(Beginning of Materials provided)

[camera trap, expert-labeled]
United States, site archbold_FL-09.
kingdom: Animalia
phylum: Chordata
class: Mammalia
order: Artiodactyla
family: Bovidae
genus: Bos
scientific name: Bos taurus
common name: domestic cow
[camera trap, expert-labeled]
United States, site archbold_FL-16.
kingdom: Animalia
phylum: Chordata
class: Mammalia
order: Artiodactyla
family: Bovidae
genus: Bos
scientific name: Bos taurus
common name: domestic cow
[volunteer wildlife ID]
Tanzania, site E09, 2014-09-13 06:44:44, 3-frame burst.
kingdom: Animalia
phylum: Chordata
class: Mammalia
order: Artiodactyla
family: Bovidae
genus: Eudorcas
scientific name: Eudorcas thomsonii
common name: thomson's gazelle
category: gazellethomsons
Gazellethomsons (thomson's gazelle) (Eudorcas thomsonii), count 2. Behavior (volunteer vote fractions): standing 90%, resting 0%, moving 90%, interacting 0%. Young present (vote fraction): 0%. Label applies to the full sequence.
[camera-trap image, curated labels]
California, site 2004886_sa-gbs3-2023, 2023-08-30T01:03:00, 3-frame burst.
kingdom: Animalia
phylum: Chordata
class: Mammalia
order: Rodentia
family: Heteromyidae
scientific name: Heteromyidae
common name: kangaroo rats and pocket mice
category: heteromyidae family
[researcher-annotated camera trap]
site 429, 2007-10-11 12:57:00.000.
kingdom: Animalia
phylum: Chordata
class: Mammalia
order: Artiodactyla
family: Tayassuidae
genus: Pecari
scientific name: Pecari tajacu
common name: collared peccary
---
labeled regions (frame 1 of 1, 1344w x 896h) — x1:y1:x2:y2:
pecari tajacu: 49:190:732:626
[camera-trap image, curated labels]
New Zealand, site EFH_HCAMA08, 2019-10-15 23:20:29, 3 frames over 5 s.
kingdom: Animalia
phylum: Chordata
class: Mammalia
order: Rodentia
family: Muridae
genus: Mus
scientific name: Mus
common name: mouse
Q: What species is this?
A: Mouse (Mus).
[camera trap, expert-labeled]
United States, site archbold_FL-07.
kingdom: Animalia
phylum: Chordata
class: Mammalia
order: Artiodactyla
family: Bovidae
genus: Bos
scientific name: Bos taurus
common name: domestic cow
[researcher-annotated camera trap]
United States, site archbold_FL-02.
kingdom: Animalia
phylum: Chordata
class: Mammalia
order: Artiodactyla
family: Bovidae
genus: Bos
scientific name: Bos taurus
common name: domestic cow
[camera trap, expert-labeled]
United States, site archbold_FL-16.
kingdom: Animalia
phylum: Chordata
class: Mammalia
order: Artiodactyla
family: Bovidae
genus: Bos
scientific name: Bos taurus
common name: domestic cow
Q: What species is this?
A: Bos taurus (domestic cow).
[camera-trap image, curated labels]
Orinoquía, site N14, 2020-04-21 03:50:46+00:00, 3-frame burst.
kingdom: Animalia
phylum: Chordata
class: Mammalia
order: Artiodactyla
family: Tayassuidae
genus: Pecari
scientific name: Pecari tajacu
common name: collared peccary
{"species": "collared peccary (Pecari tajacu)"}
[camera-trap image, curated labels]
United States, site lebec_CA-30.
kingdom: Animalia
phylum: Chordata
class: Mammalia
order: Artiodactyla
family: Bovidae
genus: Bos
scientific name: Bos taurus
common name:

(End of Materials provided)

Give the data again in full, exactly.

[camera trap, expert-labeled]
United States, site archbold_FL-09.
kingdom: Animalia
phylum: Chordata
class: Mammalia
order: Artiodactyla
family: Bovidae
genus: Bos
scientific name: Bos taurus
common name: domestic cow
[camera trap, expert-labeled]
United States, site archbold_FL-16.
kingdom: Animalia
phylum: Chordata
class: Mammalia
order: Artiodactyla
family: Bovidae
genus: Bos
scientific name: Bos taurus
common name: domestic cow
[volunteer wildlife ID]
Tanzania, site E09, 2014-09-13 06:44:44, 3-frame burst.
kingdom: Animalia
phylum: Chordata
class: Mammalia
order: Artiodactyla
family: Bovidae
genus: Eudorcas
scientific name: Eudorcas thomsonii
common name: thomson's gazelle
category: gazellethomsons
Gazellethomsons (thomson's gazelle) (Eudorcas thomsonii), count 2. Behavior (volunteer vote fractions): standing 90%, resting 0%, moving 90%, interacting 0%. Young present (vote fraction): 0%. Label applies to the full sequence.
[camera-trap image, curated labels]
California, site 2004886_sa-gbs3-2023, 2023-08-30T01:03:00, 3-frame burst.
kingdom: Animalia
phylum: Chordata
class: Mammalia
order: Rodentia
family: Heteromyidae
scientific name: Heteromyidae
common name: kangaroo rats and pocket mice
category: heteromyidae family
[researcher-annotated camera trap]
site 429, 2007-10-11 12:57:00.000.
kingdom: Animalia
phylum: Chordata
class: Mammalia
order: Artiodactyla
family: Tayassuidae
genus: Pecari
scientific name: Pecari tajacu
common name: collared peccary
---
labeled regions (frame 1 of 1, 1344w x 896h) — x1:y1:x2:y2:
pecari tajacu: 49:190:732:626
[camera-trap image, curated labels]
New Zealand, site EFH_HCAMA08, 2019-10-15 23:20:29, 3 frames over 5 s.
kingdom: Animalia
phylum: Chordata
class: Mammalia
order: Rodentia
family: Muridae
genus: Mus
scientific name: Mus
common name: mouse
Q: What species is this?
A: Mouse (Mus).
[camera trap, expert-labeled]
United States, site archbold_FL-07.
kingdom: Animalia
phylum: Chordata
class: Mammalia
order: Artiodactyla
family: Bovidae
genus: Bos
scientific name: Bos taurus
common name: domestic cow
[researcher-annotated camera trap]
United States, site archbold_FL-02.
kingdom: Animalia
phylum: Chordata
class: Mammalia
order: Artiodactyla
family: Bovidae
genus: Bos
scientific name: Bos taurus
common name: domestic cow
[camera trap, expert-labeled]
United States, site archbold_FL-16.
kingdom: Animalia
phylum: Chordata
class: Mammalia
order: Artiodactyla
family: Bovidae
genus: Bos
scientific name: Bos taurus
common name: domestic cow
Q: What species is this?
A: Bos taurus (domestic cow).
[camera-trap image, curated labels]
Orinoquía, site N14, 2020-04-21 03:50:46+00:00, 3-frame burst.
kingdom: Animalia
phylum: Chordata
class: Mammalia
order: Artiodactyla
family: Tayassuidae
genus: Pecari
scientific name: Pecari tajacu
common name: collared peccary
{"species": "collared peccary (Pecari tajacu)"}
[camera-trap image, curated labels]
United States, site lebec_CA-30.
kingdom: Animalia
phylum: Chordata
class: Mammalia
order: Artiodactyla
family: Bovidae
genus: Bos
scientific name: Bos taurus
common name:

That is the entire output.